The history of candy canes dates back to December 1670, when the choirmaster of the Cologne Cathedral in Germany gave sugar sticks in the shape of shepherd’s crooks to his young singers to keep them silent during a long performance of “The Nativity”.
In 1847, German immigrant August Ingaid unknowingly started a holiday tradition when he decorated a small spruce tree in his Ohio home with the bent sticks. But it wasn’t until the turn of the century that red and white stripes and peppermint flavors were added to the sticks, and they were renamed “candy canes”.

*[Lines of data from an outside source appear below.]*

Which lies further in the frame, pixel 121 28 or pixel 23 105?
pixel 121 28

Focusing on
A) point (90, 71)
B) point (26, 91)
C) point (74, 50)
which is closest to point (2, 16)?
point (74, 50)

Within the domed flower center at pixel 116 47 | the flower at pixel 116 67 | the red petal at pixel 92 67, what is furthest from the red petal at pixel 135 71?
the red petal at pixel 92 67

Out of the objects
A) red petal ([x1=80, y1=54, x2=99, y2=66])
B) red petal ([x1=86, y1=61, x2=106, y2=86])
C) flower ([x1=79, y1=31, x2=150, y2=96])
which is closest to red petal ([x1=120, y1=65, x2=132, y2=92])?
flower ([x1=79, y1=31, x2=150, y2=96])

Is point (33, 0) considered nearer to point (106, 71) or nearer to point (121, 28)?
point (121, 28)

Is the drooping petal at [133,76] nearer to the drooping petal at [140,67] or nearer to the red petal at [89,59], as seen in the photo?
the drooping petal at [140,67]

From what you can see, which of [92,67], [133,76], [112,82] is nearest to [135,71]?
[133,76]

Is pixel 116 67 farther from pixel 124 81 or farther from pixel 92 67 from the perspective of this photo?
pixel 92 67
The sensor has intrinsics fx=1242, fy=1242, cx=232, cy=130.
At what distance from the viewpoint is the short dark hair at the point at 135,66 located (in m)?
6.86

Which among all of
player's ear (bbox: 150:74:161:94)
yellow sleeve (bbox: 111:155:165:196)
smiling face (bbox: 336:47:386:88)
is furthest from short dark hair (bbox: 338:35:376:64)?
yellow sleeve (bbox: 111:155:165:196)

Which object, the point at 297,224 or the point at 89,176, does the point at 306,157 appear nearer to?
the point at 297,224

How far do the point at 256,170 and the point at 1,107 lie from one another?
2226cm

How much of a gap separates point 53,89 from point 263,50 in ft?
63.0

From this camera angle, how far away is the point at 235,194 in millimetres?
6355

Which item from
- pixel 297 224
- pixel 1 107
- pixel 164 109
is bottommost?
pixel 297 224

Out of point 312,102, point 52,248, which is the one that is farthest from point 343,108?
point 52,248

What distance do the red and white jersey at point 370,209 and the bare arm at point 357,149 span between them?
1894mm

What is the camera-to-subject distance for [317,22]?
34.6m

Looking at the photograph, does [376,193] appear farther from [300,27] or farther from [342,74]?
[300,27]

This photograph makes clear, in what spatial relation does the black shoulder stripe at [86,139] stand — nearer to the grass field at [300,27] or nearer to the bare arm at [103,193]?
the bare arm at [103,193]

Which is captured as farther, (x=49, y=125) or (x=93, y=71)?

In the mid 1920s, Robert McCormack, of Albany, Georgia, made candy canes as Christmas treats for his children, shaping the sticks by hand, adding the peppermint flavor and painting them with their classic red, foodcolor stripes.
It wasn’t until the late 1950s that the sticks were mass-produced by McCormack’s brotherin law, Gregory Keller, who invented a machine to produce candy canes as we know them today.
Months later, Keller designed packaging that prevented the “shepherd’s crooks” from breaking in shipment.
New-millennium manufacturers produce more than 1.76 billion candy canes each year, enough to line the route to and from Santa’s North Pole Workshop 32 times.
The largest candy cane made in the U.S. weighed more than 100 pounds, and stood a whopping 5-feet, 2-inches tall.